Immigrants detained at a federal Florida site face inhumane situations including substandard medical care, abuse, neglect and overcrowding, the Human Rights Clock was allegedly in a report released Monday.
The advocacy group in the 93-page report details the conditions described at three Immigration and Customs Enforcement (ICE) facilities in Sunshine State, including the conditions described at the Krome North Service Processing Center (Krome), Broward Transitional Center (BTC), and the Federal Detention Center (FDC) in Miami.
The detainees and their allies alleged serious violations of health standards and other ICE’s own guidelines at three Florida facilities, according to the report.
A spokesperson for the Prison Bureau told Hill that the agency could not comment on certain conditions, but noted that it was the BOP’s mission to “operate safe, secure and humane facilities.”
“We take our obligation to protect individuals entrusted to our custody and maintain the safety of our employees and our communities,” BOP said in a statement.
The hill also requested comment from ICE and the Department of Homeland Security (DHS).

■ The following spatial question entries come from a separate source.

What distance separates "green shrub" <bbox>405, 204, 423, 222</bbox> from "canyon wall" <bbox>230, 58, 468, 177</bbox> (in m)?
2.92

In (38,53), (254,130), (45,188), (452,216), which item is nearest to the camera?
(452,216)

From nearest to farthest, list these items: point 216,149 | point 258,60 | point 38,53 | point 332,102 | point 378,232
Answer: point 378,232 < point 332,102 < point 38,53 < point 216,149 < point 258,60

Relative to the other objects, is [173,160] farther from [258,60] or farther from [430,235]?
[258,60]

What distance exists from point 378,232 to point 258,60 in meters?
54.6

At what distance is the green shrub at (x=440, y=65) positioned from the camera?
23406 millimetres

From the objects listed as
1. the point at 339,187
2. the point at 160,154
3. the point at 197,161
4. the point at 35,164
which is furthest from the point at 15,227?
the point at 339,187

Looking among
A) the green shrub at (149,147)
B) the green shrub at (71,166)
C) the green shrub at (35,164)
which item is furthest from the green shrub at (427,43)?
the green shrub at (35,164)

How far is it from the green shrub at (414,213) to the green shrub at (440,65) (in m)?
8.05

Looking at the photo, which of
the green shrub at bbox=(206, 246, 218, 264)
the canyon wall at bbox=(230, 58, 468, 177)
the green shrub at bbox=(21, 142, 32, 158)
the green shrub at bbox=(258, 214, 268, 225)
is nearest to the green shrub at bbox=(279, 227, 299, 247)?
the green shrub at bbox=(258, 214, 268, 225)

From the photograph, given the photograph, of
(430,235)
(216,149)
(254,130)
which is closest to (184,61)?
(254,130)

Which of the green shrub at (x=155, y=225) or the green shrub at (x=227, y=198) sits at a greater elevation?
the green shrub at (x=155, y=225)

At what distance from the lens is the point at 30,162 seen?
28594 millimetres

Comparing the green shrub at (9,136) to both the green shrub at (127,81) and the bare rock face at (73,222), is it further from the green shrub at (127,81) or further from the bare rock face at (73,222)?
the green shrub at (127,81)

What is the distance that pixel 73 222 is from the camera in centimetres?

“Some people were bound and detained for a long time in buses without food, water or functional toilets. There was an extreme overcrowding of frozen-retaining cells that were forced to sleep on cold concrete floors under constant fluorescent lighting. “One Trump administration’s truck immigration policy focuses specifically on large-scale deportations, and will continue to send more people to immigration detention facilities that have no capacity to hold them and only exacerbate the conditions mentioned in this report.”
President Trump’s administration has stepped up detention and deportation this year as part of a drastic repression of immigrants. Additionally, Congress passed the law earlier this year, calling it the Wage Riley Act, which requires federal detention of immigrants accused of theft, robbery and other crimes.
Records show that more than 56,000 immigrants are held every day at detention facilities this month.
Florida has been drawing attention to immigrant detention after Trump opened the so-called “Alligator Alcatraz” site he recently toured with the Everglades, but the facility was not reviewed in a report by HRW.
The HRW cited an interview with 11 migrants currently being held and recently detained. The family of seven detainees. Fourteen immigration lawyers documented the experiences of 17 immigrants across Chrome, BTC and FDC facilities.
“If you ask for help, they will isolate you,” one woman, who was not named in the report, told researchers. “If you cry, they might take you away for two weeks.”
“So people are silent,” she added.
The HRW provided some recommendations for improving detention facilities and procedures.
The HRW proposed policy changes to avoid detention of persons with disabilities and allow them to monitor how their medical conditions are treated and how the facilities are run.